In this study, we delineate the practical feasibility and efficacy of cytology cell‐block (CB) specimens for PD‐L1 expression and concordance between cytology CB and surgical resection specimens. Finally, we would like to determine whether the PD‐L1 IHC on cytology CBs can be a suitable method for making future immunotherapy treatment decisions.

MATERIALS AND METHODS

Patients and samples

After institutional review board approval was obtained, a retrospective review of pathology reports was done. A total of 58 patients underwent computed tomography (CT)‐guided percutaneous needle aspiration (PCNA) and surgical resection from December 2011 to June 2017 at Dong‐A University Medical Center, Busan, South Korea. Eligible paired samples from primary lung cancer without preoperative chemotherapy or radiotherapy history were obtained. Excluded were cytology CB specimens containing fewer than 100 viable tumour cells.

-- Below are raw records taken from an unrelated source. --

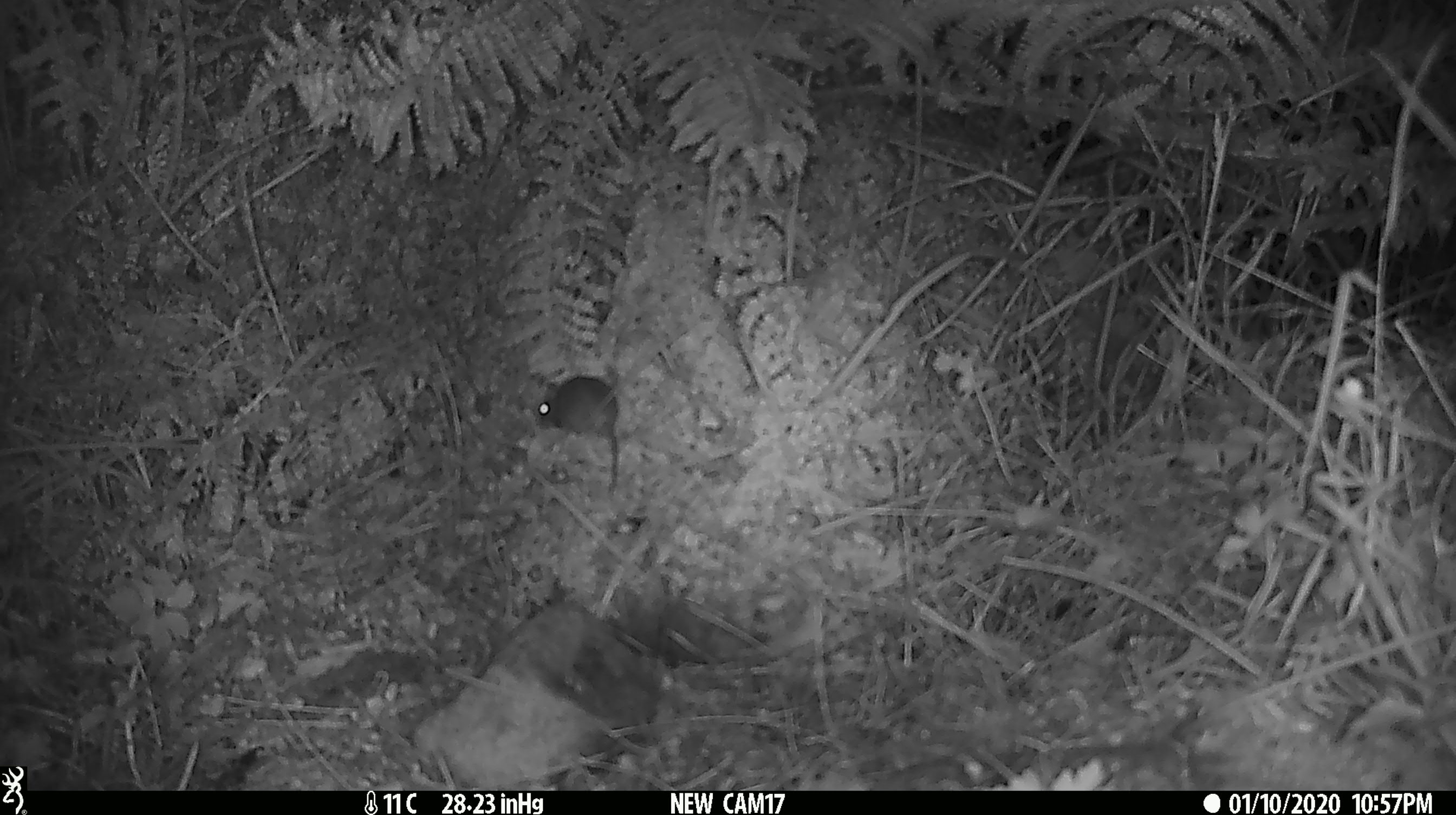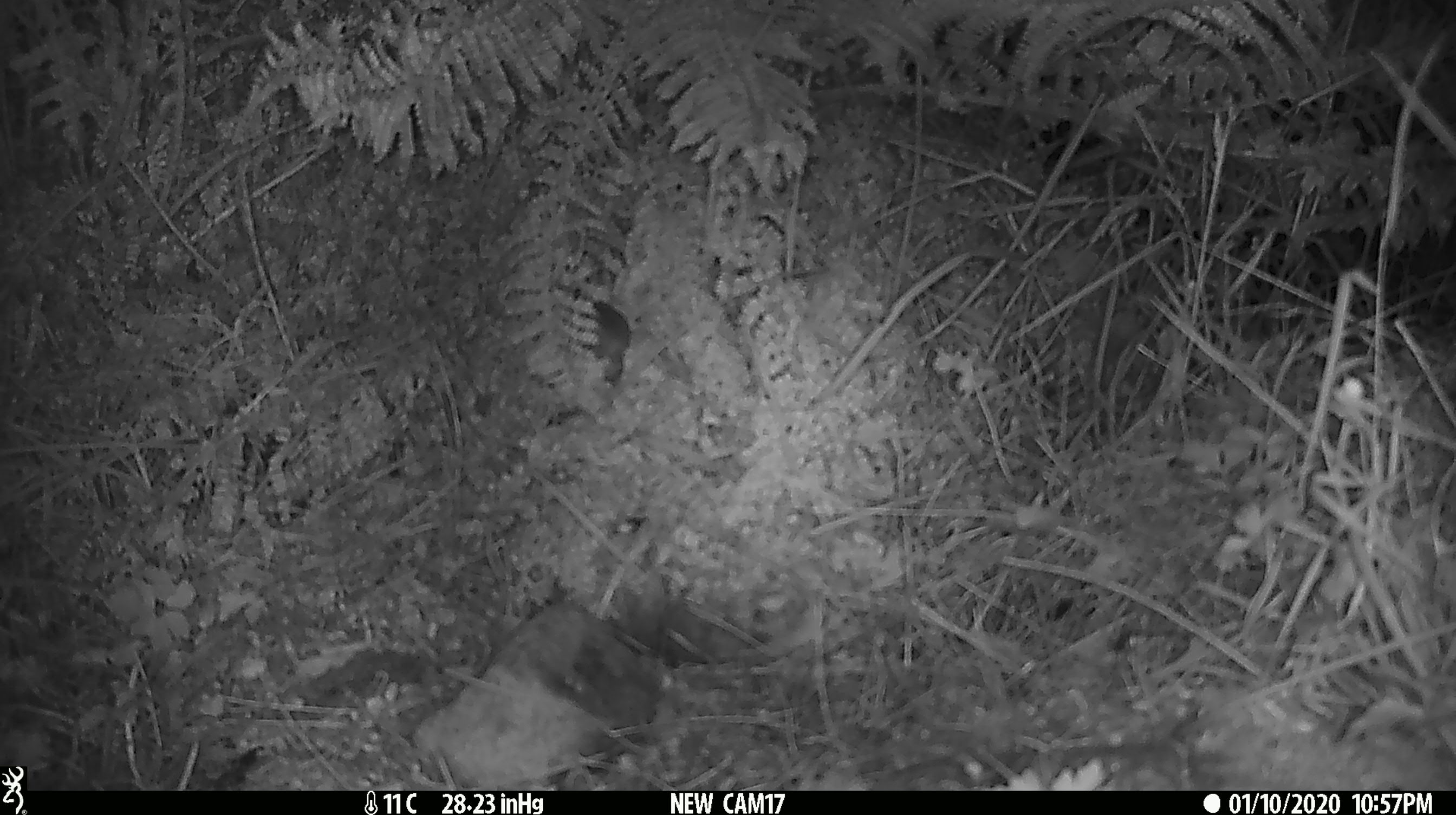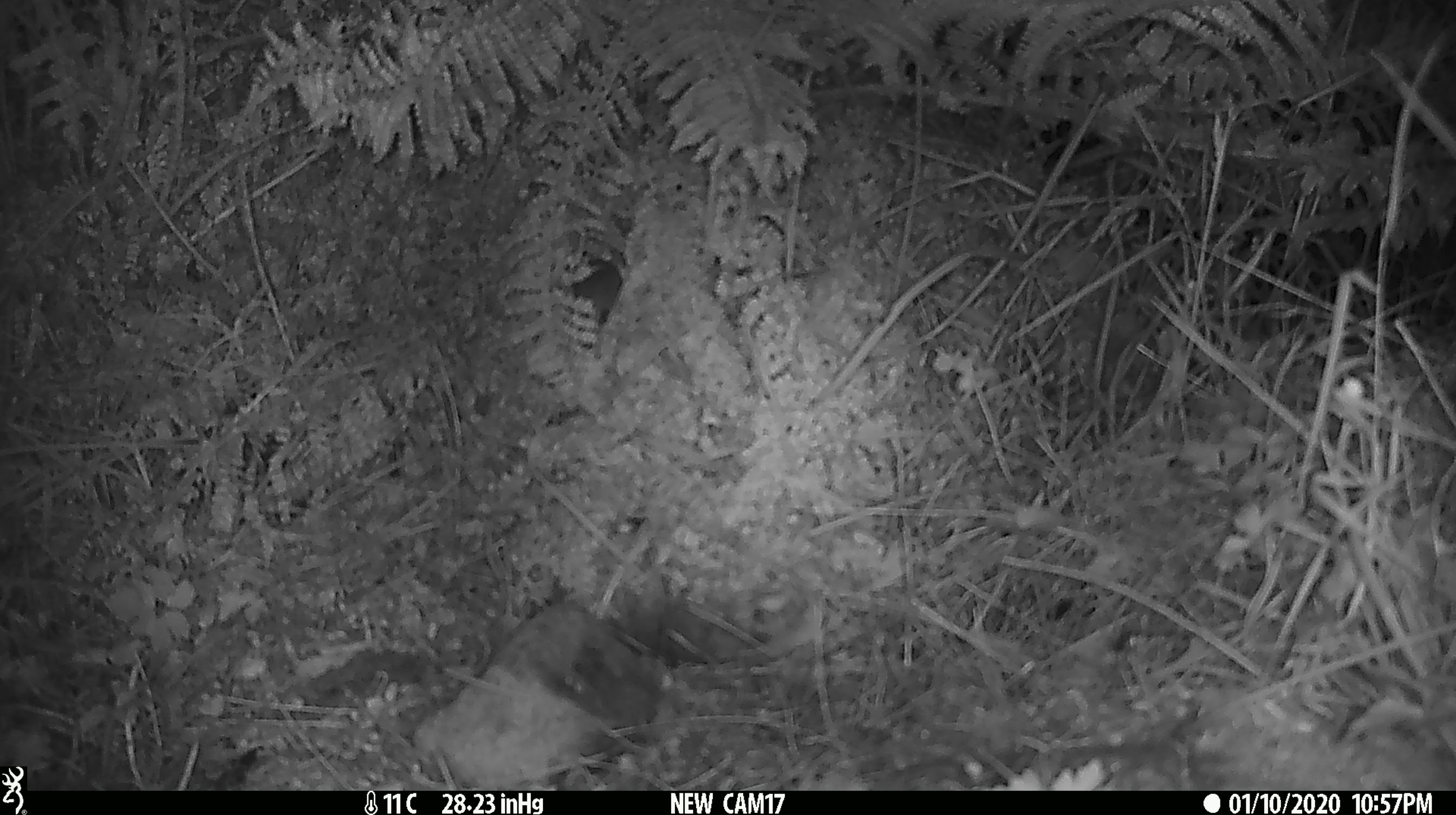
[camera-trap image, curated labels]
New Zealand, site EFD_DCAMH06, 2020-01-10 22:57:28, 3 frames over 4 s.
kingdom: Animalia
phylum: Chordata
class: Mammalia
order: Rodentia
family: Muridae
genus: Mus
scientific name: Mus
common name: mouse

All pathological slides were reviewed independently by two pathologists, and the histological type, pleural invasion, lymph node metastasis, lymphatic invasion and vascular invasion were re‐evaluated. Diagnoses were made according to the 2015 World Health Organisation classification of lung tumours and stages were determined according to the 7th edition of the American Joint Committee on Cancer TNM staging system.16, 17 Other clinicopathological data including age, sex, smoking history, distant metastasis, EGFR mutation, KRAS mutation, anaplastic lymphoma kinase rearrangement and survival data were obtained from pathological and medical records. Follow‐up data were included up to June 2018 or until death or loss of follow‐up.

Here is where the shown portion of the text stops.